▶ What you are asked to do
Search the entries below for the string "burst" and give the number of lines that hold it, nothing else.

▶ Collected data
_ _ _ _ _ _ _

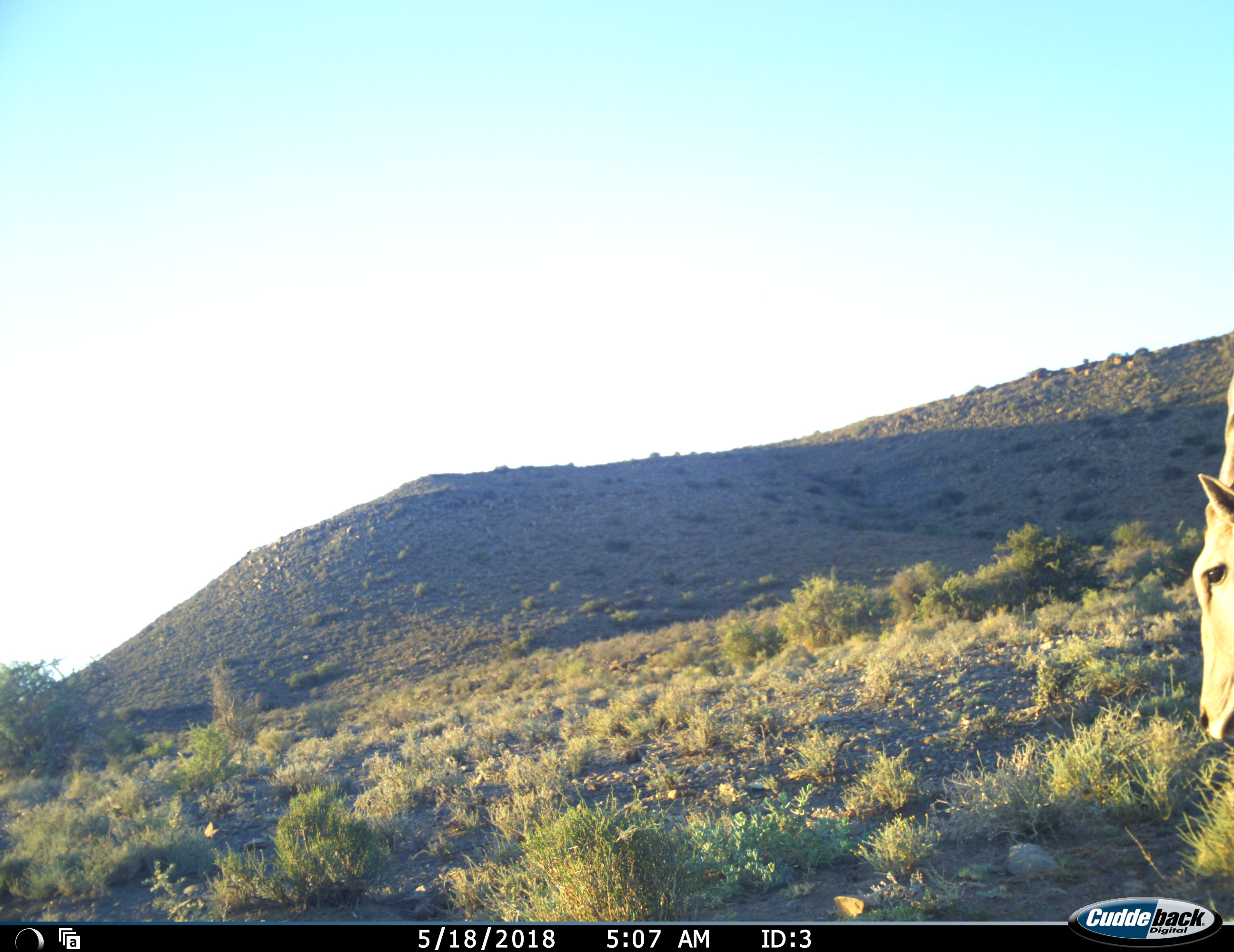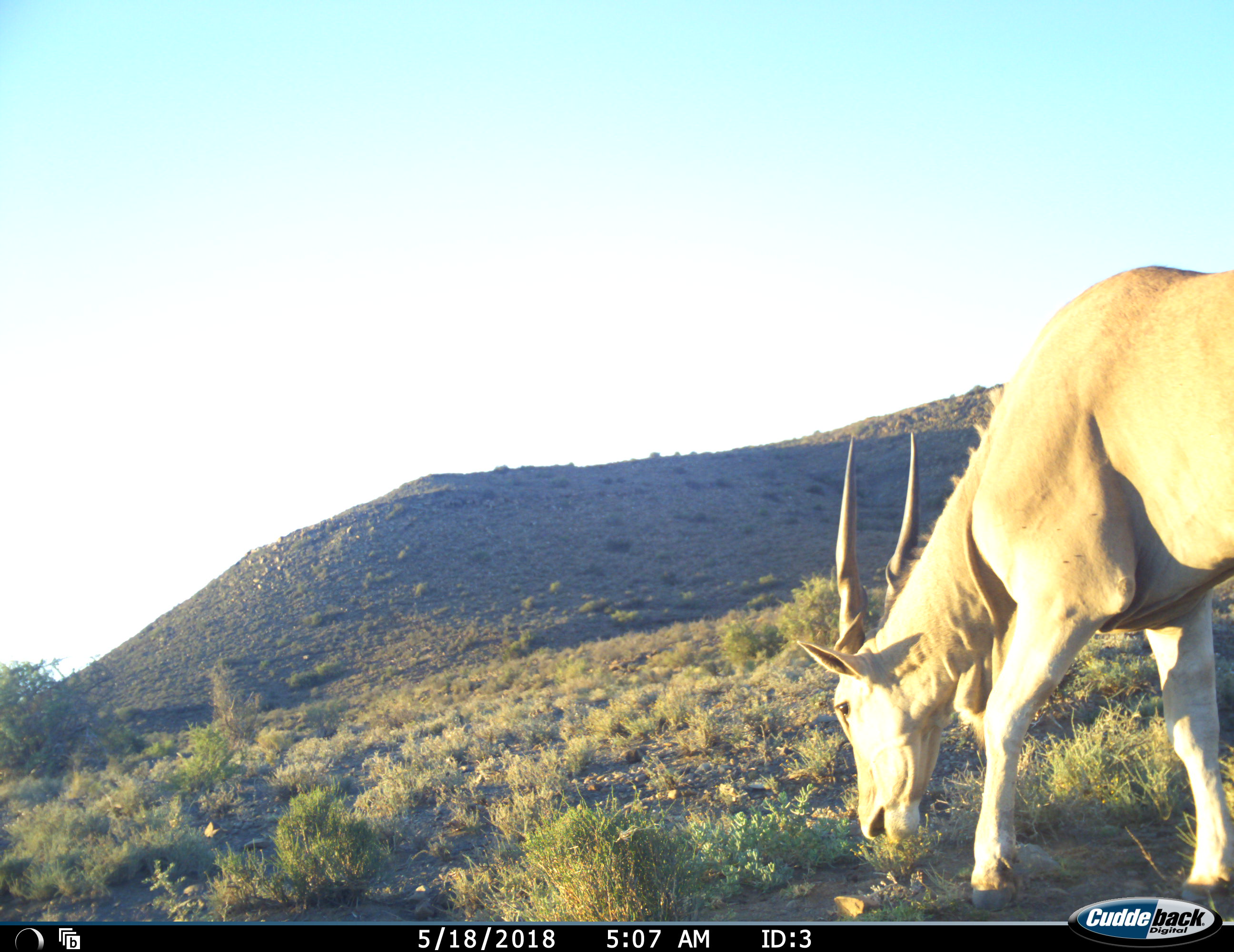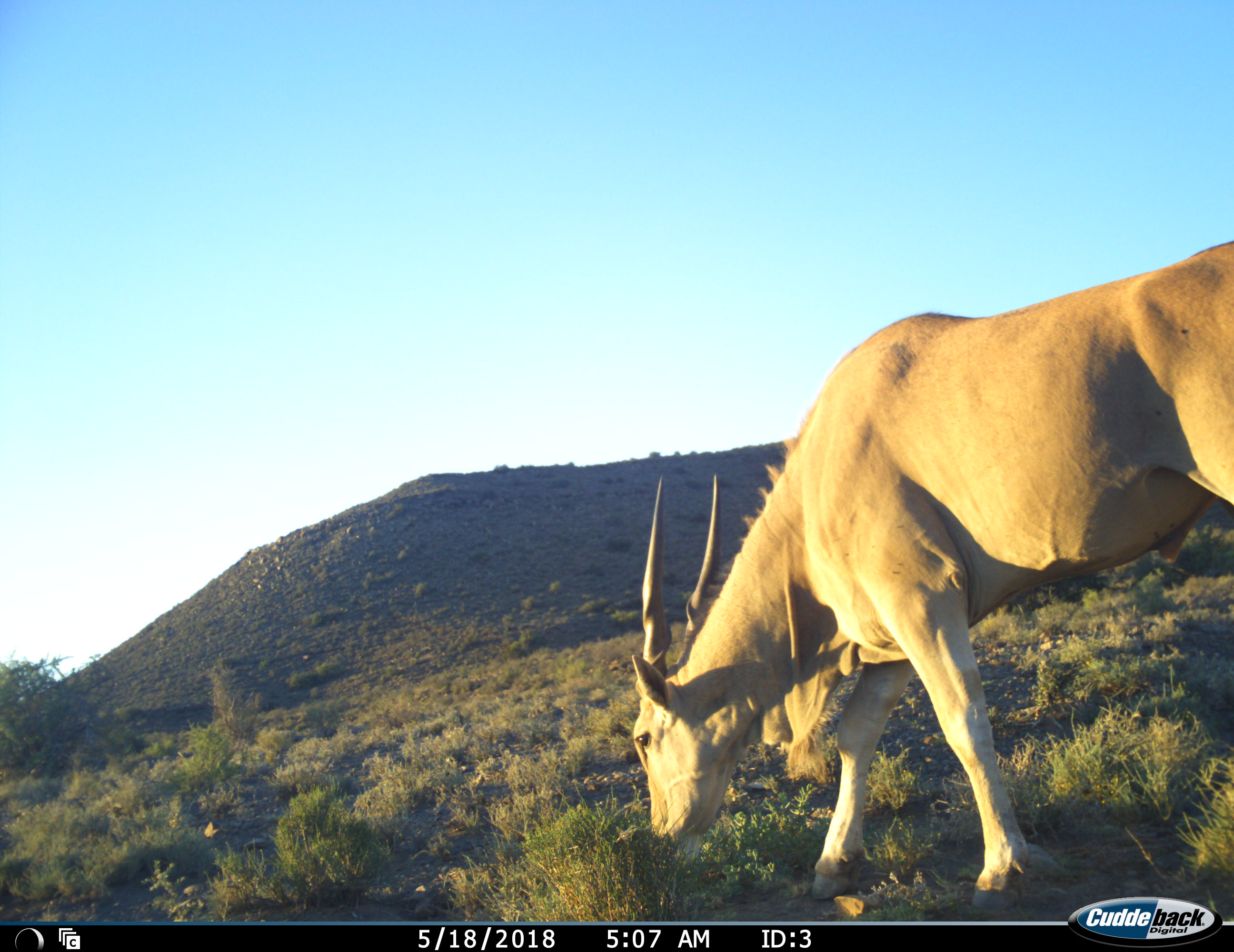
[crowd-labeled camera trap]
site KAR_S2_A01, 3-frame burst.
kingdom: Animalia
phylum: Chordata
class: Mammalia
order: Artiodactyla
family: Bovidae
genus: Tragelaphus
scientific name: Tragelaphus oryx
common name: eland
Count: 1.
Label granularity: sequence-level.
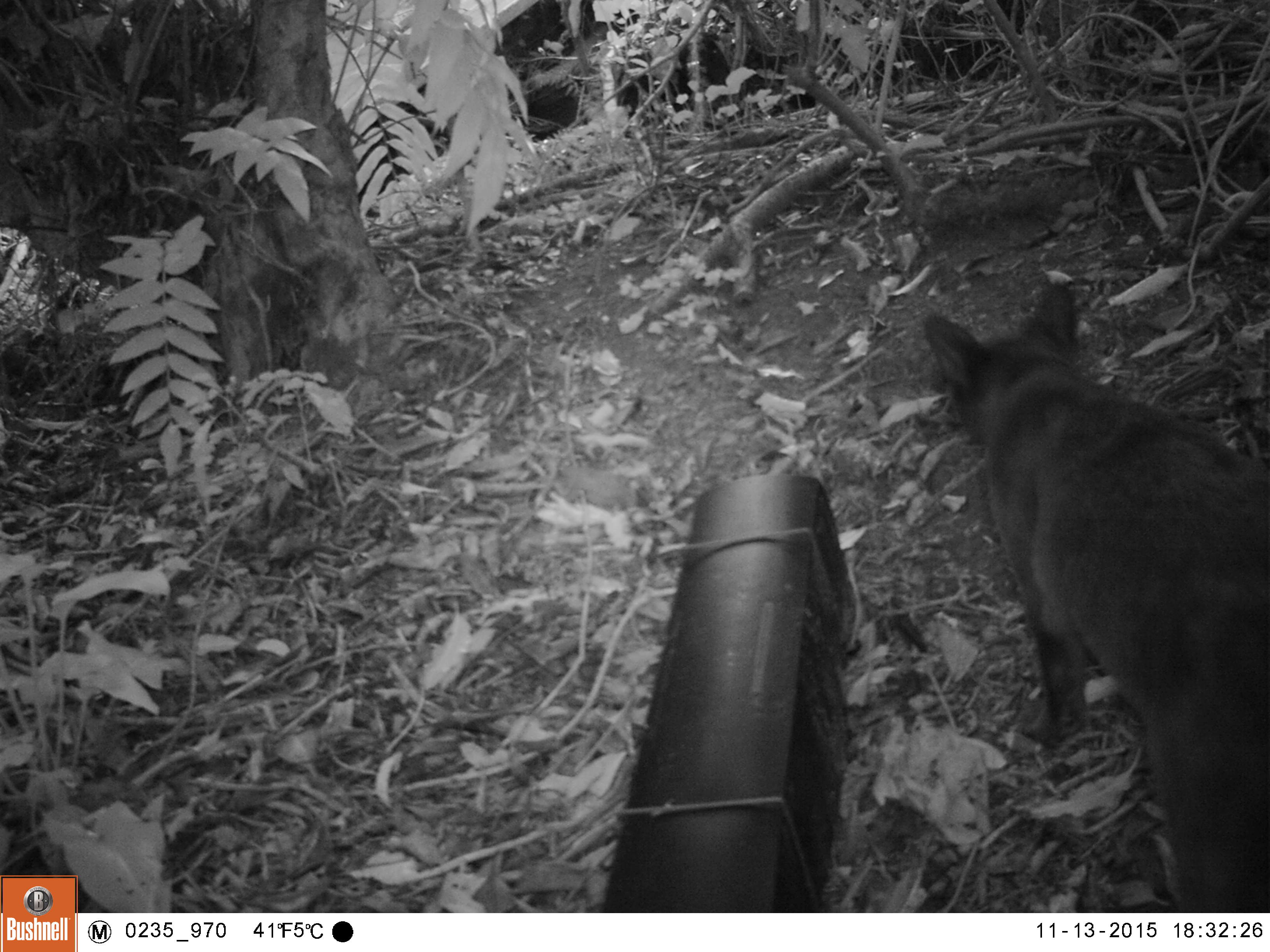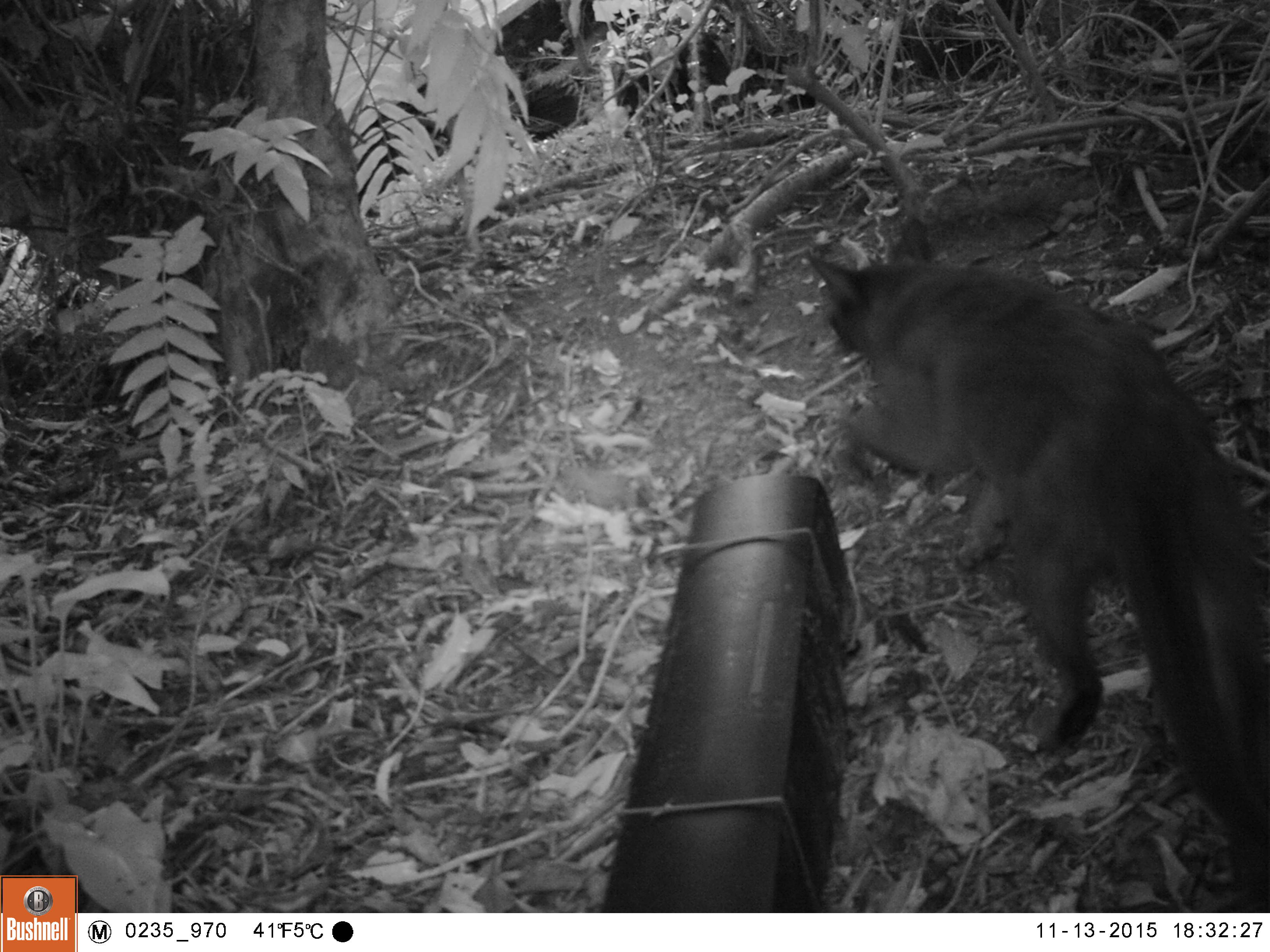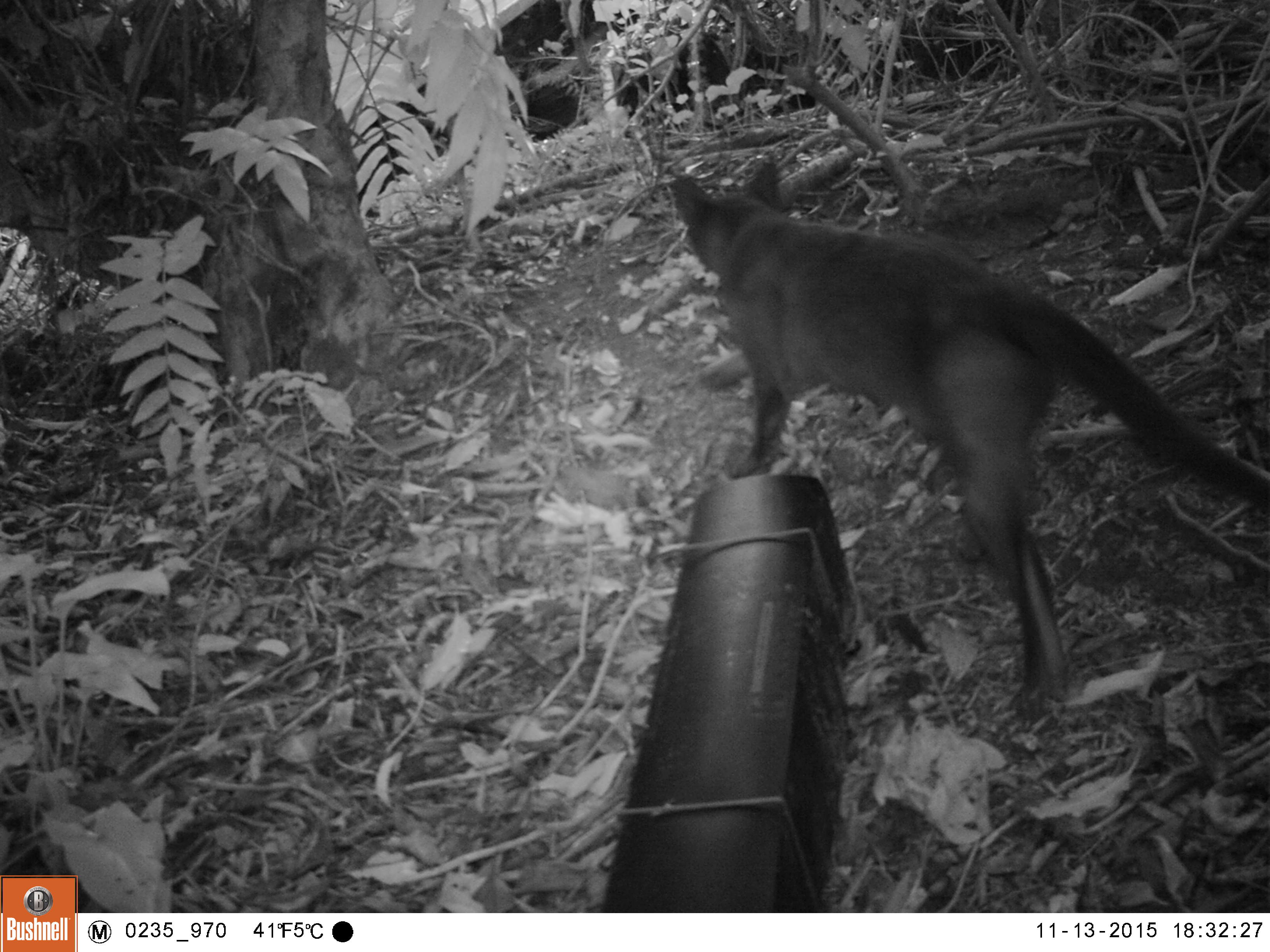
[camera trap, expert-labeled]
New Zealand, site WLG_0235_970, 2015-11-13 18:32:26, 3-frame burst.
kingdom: Animalia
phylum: Chordata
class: Mammalia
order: Carnivora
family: Felidae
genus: Felis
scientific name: Felis catus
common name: domestic cat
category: cat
Cat (domestic cat) (Felis catus).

_ _ _ _ _ _ _

▶ Result below
2